Some form of call centre capability is often available, though many times either as a different product version or simply a higher pricing tier, so be careful before you assume you'll be getting those features. These capabilities are meant to support large sales or service desk staff and their need to route and process a relatively large number of incoming customer or user calls. That means complex menu trees, an auto-attendant for routing, and service queues. You'll probably find you need interactive voice response (IVR) capabilities, and that should be backed up by support for a live operator or some other type of human intervention.

On the higher end of this space, hosted PBX providers will generally offer (sometimes even require) on-premises handset hardware, like a desk or cordless VoIP phones that get sent to you pre-configured to work with their service. Plug the phones in, make sure they see an internet connection, and after some self-configuration time, your VoIP service goes live auto-magically.
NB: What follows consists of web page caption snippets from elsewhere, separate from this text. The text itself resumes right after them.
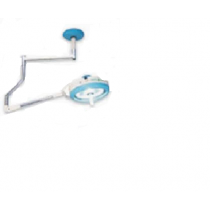Acme Ceiling Shadow less Operating Light - 1102D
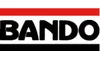 BANDO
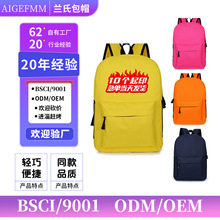 ������С�W������ �n�����e��ͯ����Ӗ���꼉�WԺ�L �W���p�米��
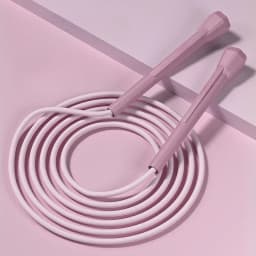 Professional Skipping Rope Men and Women Racing Skipping Rope Children Training Sports Fitness Skipping Rope Gym Jump Ropes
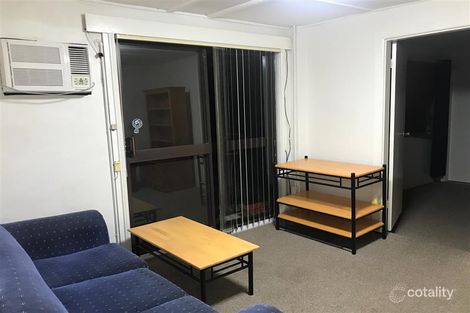 Property photo of 8 Beale Street Georges Hall NSW 2198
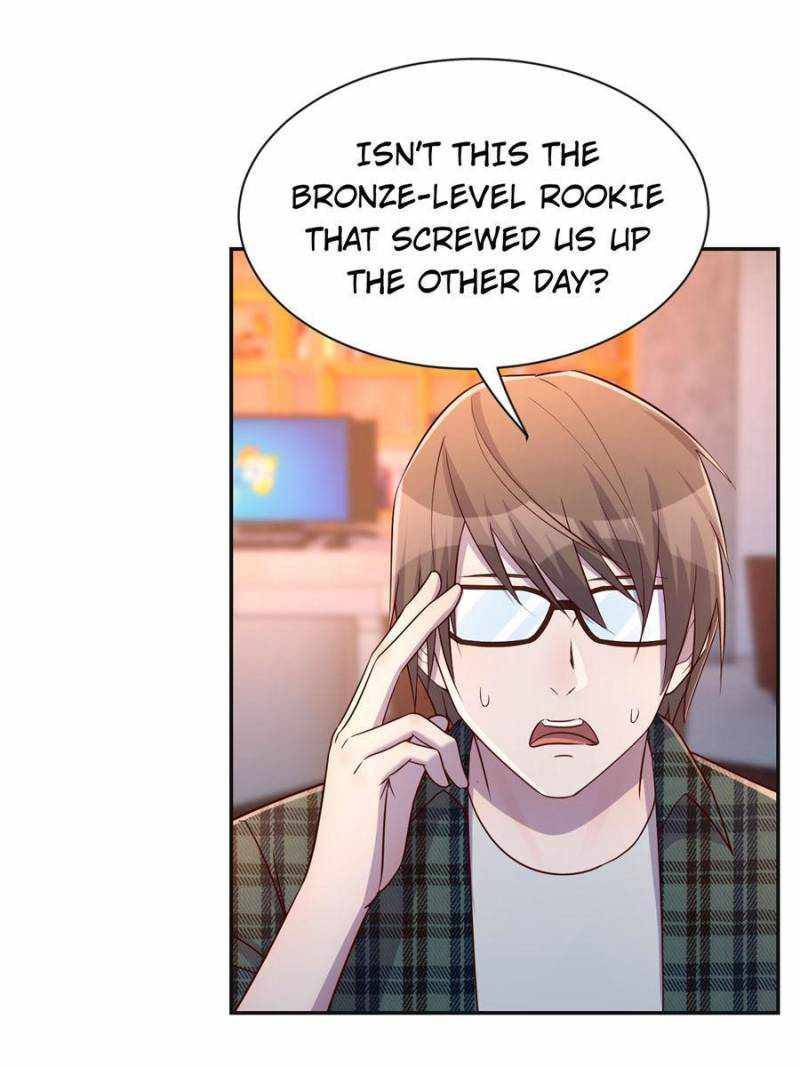 Chapter 52 - Image 2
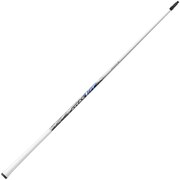 ピン G410/G425用ウッドシャフト ATTAS COOOL 6 S 45.75インチ(IOMICグリップ付)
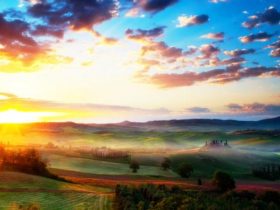 修地藏治愈重病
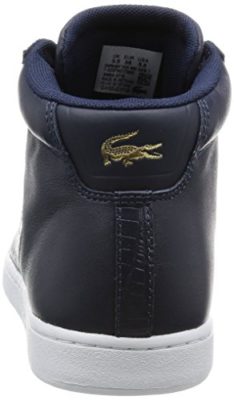 Lacoste-Carnaby-Evo-Mid-G316-1-Sneakers-basses-femme-0-0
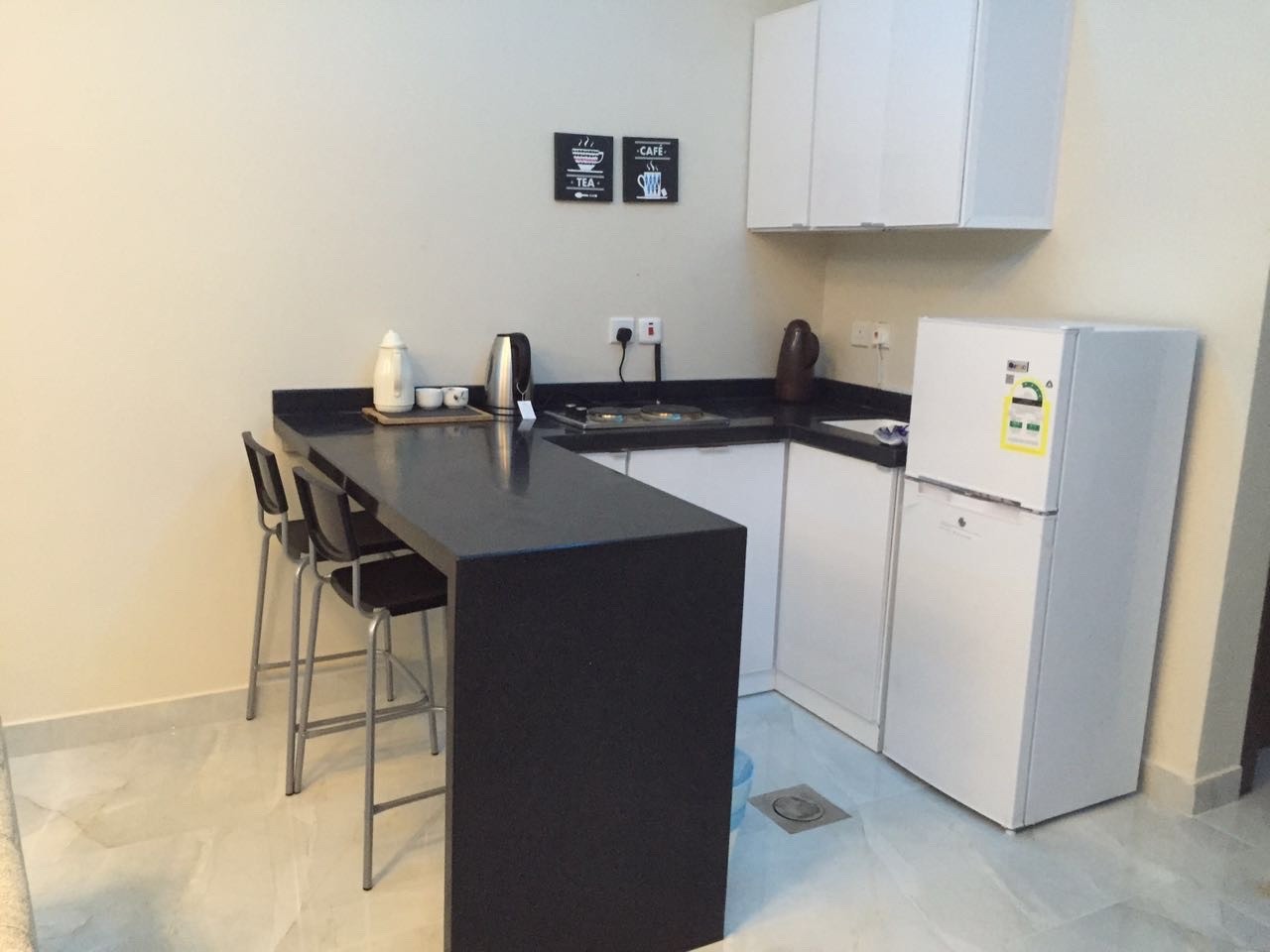 real estate image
That situation is for fairly pristine network and business conditions, however. Companies with legacy equipment or unique business needs may need a hybrid PBX, in which a portion of the voice network remains in the analog world, while the rest is converted to cloud-based VoIP. This could happen if you occupy an older building without the necessary Ethernet infrastructure to support VoIP or if you had custom software built a long time ago that simply isn't compatible with newer phone technologies.

For SMBs, the most commonly important features you should be considering include:

    • Interactive capabilities

 

    • Call queuing

 

    • Advertising

 

    • Extension assignments,

 

    • Call recording

 

    • Voicemail to email transcription

 

One of the most exciting and clear differences between a cloud PBX provider and a standard telephone system is software. Your IT staff will find a host of new software tools to help monitor and manage the system. But what catches most business operators' eyes are two key capabilities that software provides: back-end integration and softphones. The latter is exactly what the name implies, a phone that's rendered entirely in software allowing any compatible device to become a phone as long as it has an internet connection, a speaker, and a microphone. 

Back-end integration with custom and third-party apps, like CRM systems, also open a whole new world for your calling data because now it can extend the phone system beyond just basic voice communication. Such integrations allows users to transfer calls to and from their mobile phone, place and receive calls from their personal phone (that appear to be coming from the business), and interact with colleagues and customers via voice and text -- all from a variety of devices. But it also allows recording and analysis of call data to measure things like customer satisfaction, understand your sales audience at a new level, and even handle customer requests and problems automatically without the customer ever being aware they never spoke to a human.

Future-Proofing VoIP

With integration being at the heart of VoIP and UCaaS, you can't make a purchasing decision here without thinking about the future. On one side, think about what you'll need in 1-5 years. On the other side, consider each vendor carefully to see what they've done over the last half decade in terms of product development and keeping up with VoIP and UCaaS trends.

It's also critical that you consider the impact of mergers and acquisitions on your phone system, both from your own organization's perspective as well as your VoIP provider. Because VoIP systems turn calls into data, the whole process isn't as plug-and-play standards-based as the old-fashioned analog phone system might have been. Should your company merge with or purchase another, VoIP compatibility will become another significant IT issue.

On the phone providers' side, since this review roundup was first published, some of the products listed here now belong to other companies and some have merged into new products. If you're planning to depend on your phone system over the course of the next decade, then you should consider a vendor that's stable enough to still be around when it's time to upgrade.